• **Directions for this task**: Change "tire" to "wheel" in the records from the line containing "Inspecting this image, between" through the end of the records, and give only those lines with nothing else altered.

Excerpts from a spatial dataset
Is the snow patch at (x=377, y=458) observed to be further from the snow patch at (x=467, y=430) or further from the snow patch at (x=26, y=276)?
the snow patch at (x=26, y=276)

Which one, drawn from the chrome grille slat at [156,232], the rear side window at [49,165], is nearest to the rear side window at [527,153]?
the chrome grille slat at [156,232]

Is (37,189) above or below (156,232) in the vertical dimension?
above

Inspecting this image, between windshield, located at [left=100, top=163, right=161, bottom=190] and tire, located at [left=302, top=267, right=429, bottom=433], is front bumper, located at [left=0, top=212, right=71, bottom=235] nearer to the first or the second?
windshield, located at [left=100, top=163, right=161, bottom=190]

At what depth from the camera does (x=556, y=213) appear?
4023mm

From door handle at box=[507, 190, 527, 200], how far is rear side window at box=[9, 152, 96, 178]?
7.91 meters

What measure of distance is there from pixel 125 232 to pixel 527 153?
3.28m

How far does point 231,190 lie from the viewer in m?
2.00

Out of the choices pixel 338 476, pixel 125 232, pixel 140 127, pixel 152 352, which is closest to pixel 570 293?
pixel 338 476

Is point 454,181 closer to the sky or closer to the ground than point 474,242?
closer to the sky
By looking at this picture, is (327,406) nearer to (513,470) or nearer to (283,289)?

• **Response to this exercise**:
Inspecting this image, between windshield, located at [left=100, top=163, right=161, bottom=190] and wheel, located at [left=302, top=267, right=429, bottom=433], is front bumper, located at [left=0, top=212, right=71, bottom=235] nearer to the first or the second?
windshield, located at [left=100, top=163, right=161, bottom=190]

At what depth from the camera does (x=556, y=213) appear?
4023mm

From door handle at box=[507, 190, 527, 200], how far is rear side window at box=[9, 152, 96, 178]?
7.91 meters

What measure of distance is there from pixel 125 232 to pixel 527 153?
3.28m

How far does point 231,190 lie from the viewer in m?
2.00

Out of the choices pixel 338 476, pixel 125 232, pixel 140 127, pixel 152 352, which is closest to pixel 570 293?
pixel 338 476

Is point 454,181 closer to the sky or closer to the ground than point 474,242?
closer to the sky
By looking at this picture, is (327,406) nearer to (513,470) or nearer to (283,289)?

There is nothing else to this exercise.